:: EXERCISE PASSAGE

# what hand call to get



## kelton1491 (Dec 28, 2006)

Im looking for a new hand call and was wanting to know what to get? :eyeroll:


----------



## boondocks (Jan 27, 2006)

Critter Call by Carlton's Calls IMO is far above the rest. I'm sure you will get many different responses to this post. All I have ever hunted with has been hand calls. There are a ton out there and I'v tried most all of them and like I said I feel Critter Calls are far superior than the rest. There cheap so buy a bunch and see what works best for you. I would definately go with an open reed call. Closed reed calls freeze up as soon as the temp drops below freezing and become useless.


----------



## Brad.T (Mar 29, 2004)

Critr Calls


----------



## Danny B (Jun 6, 2006)

They all work, it's the person using the hand call that makes the difference. 
To say one call is better then another would be like asking what caliber is best for coyotes? You'll never get a right answer.


----------



## cpnhgnlngct (Jan 3, 2007)

Randy Anderson Signature Primos calls... easy to call with for frist timers like me


----------



## HUNTING JUNKY (Feb 24, 2006)

I would also recommend the primos/randy anderson line of calls... preferably the lil' dog... :beer:


----------



## Fallguy (Jan 23, 2004)

Another vote for Crit R Calls.


----------



## kiddmen57 (Oct 13, 2006)

make that another for the crit R call.

my favorite.

its the gree one, second from left.










left is a howler, the black is a tweety, and then a closed reeed call with a mouse reed in the other end. stops em when they get in close. 
dont really like the closed reed call that much, less volume and less control.


----------



## Fallguy (Jan 23, 2004)

kiddmen57

Your lanyard setup looks about identical to mine, except instead of the closed reed I carry a Crit R Call Songdog. To me it's a howler and distress call in one.

One tip with teh Crit R Calls. You don't want to lose them, so heres what I do. I take those green castration bands and put TWO of them on the call body right by the coyote head sticker on the call. It is pretty hard to get them stretched up on there (watch your fingers!). But once you get two on there you can put your lanyard loop between them and you won't lose your favorite call.

::::
:: SOURCE INFORMATION

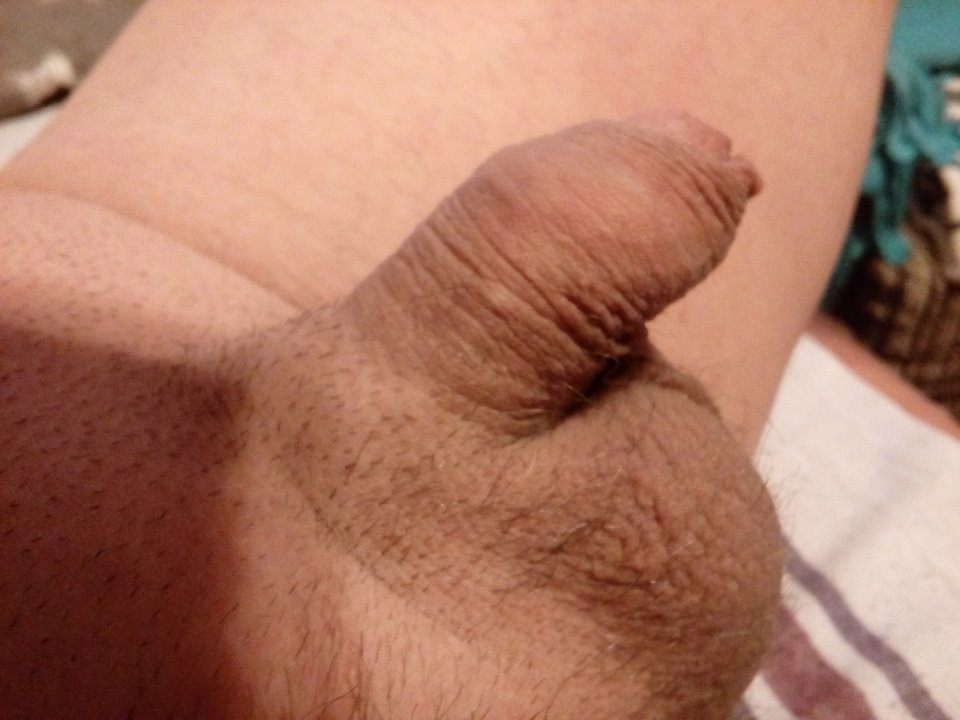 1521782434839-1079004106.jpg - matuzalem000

::::
:: SOURCE INFORMATION

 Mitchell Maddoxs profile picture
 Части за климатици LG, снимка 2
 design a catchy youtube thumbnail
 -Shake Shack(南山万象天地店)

::::

*WORK ORDER A*. Name each distinct user who posted in the hand-call thread.
*WORK ORDER B*. Carry the hand-call thread forward from the end of Fallguy's tip about castration bands.

*EXPECTED OUTPUT A*. kelton1491, boondocks, Brad.T, Danny B, cpnhgnlngct, HUNTING JUNKY, Fallguy, kiddmen57

*EXPECTED OUTPUT B*.
----------



## kevin.k (Dec 31, 2005)

Yeah no kidding i lost my crit R' call MAGNUM, or thought i did i ended up hunting one stand wlakin 2 miles back to the truck then getting to the truck saying o SH*T, lucky me it just snowed  follwed my tracks back and found it!!!! :beer:


----------



## Fallguy (Jan 23, 2004)

You walk 2 MILES to get to your stand. You don't need to do that you know.


----------



## Wingmaster55 (Feb 25, 2006)

So far I really like johnny stewart calls I have a PC-1 and PC-7 rabbit distress and Mac daddy howler!! The PC-7 is a closed reed and is weather resistant. Cost me $9.99


----------



## kelton1491 (Dec 28, 2006)

Thanks for the tips guys i have been in alaska for the last while


----------



## coyote_buster (Mar 11, 2007)

There will probably be times when I could get two miles from my truck this coming winter when I'm calling along the river. I will just keep working farther down the stream (and from the road). Though I don't think I will get quite two miles away though. Maybe 3/4.


----------



## glv (May 31, 2007)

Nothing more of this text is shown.